● **Extract to read**:
○ ○ ○ ○

Table of Contents

Locate Text Regions with Bounding Boxes Using VLM OCR

Some document processing workflows require more than plain text: you need to know where each text region sits on the page. LM-Kit.NET's VlmOcr engine can return structured TextElement instances with bounding boxes when the underlying model supports coordinate output. PaddleOCR VL 1.5 is one such model. Combined with the OcrWithCoordinates intent, it emits normalized location tokens that LM-Kit.NET translates back to source image pixel coordinates automatically. This tutorial shows how to run OCR with coordinate extraction, iterate the results, and draw the bounding boxes onto the original image using the Canvas drawing API.


Prerequisites

Requirement Minimum
.NET SDK 8.0+
VRAM ~1 GB (PaddleOCR VL 1.5)
Disk ~750 MB free for model download

Input formats: PNG, JPEG, TIFF, BMP, WebP, or any image format supported by LM-Kit.NET.


Create the Project

dotnet new console -n OcrWithCoordinates
cd OcrWithCoordinates
dotnet add package LM-Kit.NET

Complete Example

The following program loads an image, runs OCR with coordinate extraction, draws a red bounding box around every detected text region, prints each region's text and position, and saves the annotated image. Copy the entire snippet into Program.cs and replace the input path with your own image.

○ ○ ○ ○

● **Raw data**:
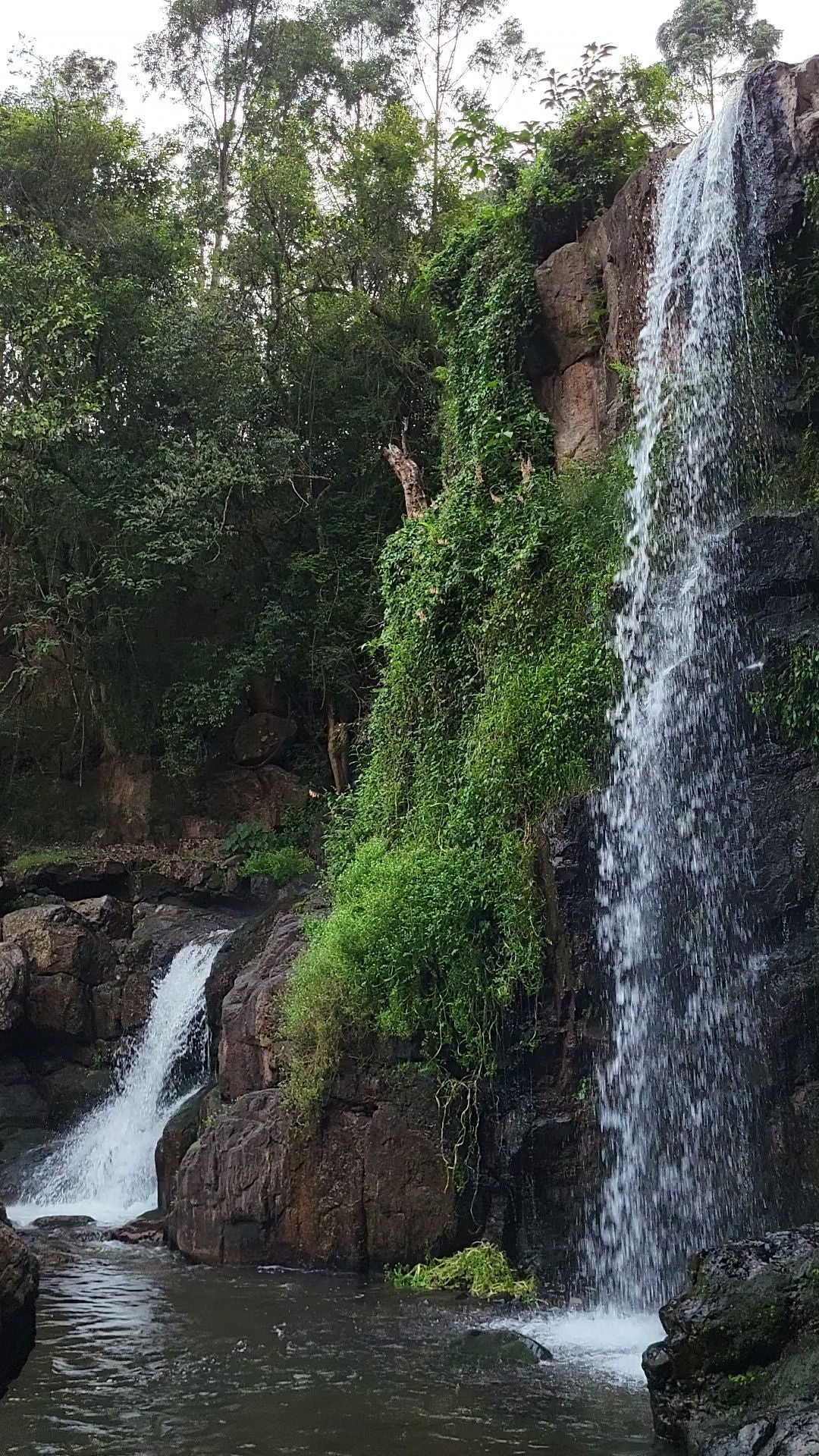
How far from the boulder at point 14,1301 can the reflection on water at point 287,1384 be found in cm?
61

○ ○ ○ ○

● **Problem set**:
A. In the tutorial on OCR with bounding boxes, roughly how much VRAM does PaddleOCR VL 1.5 need?
B. Carry on writing the tutorial on OCR with bounding boxes, picking up right after its last sentence.

● **The results**:
A. About 1 GB.

B.
using System.Text;
using LMKit.Data;
using LMKit.Document.Layout;
using LMKit.Extraction.Ocr;
using LMKit.Graphics.Drawing;
using LMKit.Graphics.Geometry;
using LMKit.Graphics.Primitives;
using LMKit.Media.Image;
using LMKit.Model;

LMKit.Licensing.LicenseManager.SetLicenseKey("");

Console.InputEncoding = Encoding.UTF8;
Console.OutputEncoding = Encoding.UTF8;

// ──────────────────────────────────────
// 1. Load PaddleOCR VL model
// ──────────────────────────────────────
Console.WriteLine("Loading PaddleOCR VL model...");
using LM model = LM.LoadFromModelID("paddleocr-vl:0.9b",
    downloadingProgress: (_, len, read) =>
    {
        if (len.HasValue) Console.Write($"\r  Downloading: {(double)read / len.Value * 100:F1}%   ");
        return true;
    },
    loadingProgress: p => { Console.Write($"\r  Loading: {p * 100:F0}%   "); return true; });
Console.WriteLine("\n");

// ──────────────────────────────────────
// 2. Run OCR with coordinate extraction
// ──────────────────────────────────────
var ocr = new VlmOcr(model, VlmOcrIntent.OcrWithCoordinates)
{
    MaximumCompletionTokens = 4096
};

string inputPath = "document.png";            // <── replace with your image
string outputPath = "document_annotated.png";

Console.WriteLine($"Running OCR on {inputPath}...\n");

using var attachment = new Attachment(inputPath);
VlmOcr.VlmOcrResult result = ocr.Run(attachment);
PageElement page = result.PageElement;

// ──────────────────────────────────────
// 3. Print detected text regions
// ──────────────────────────────────────
int index = 0;

foreach (TextElement element in page.TextElements)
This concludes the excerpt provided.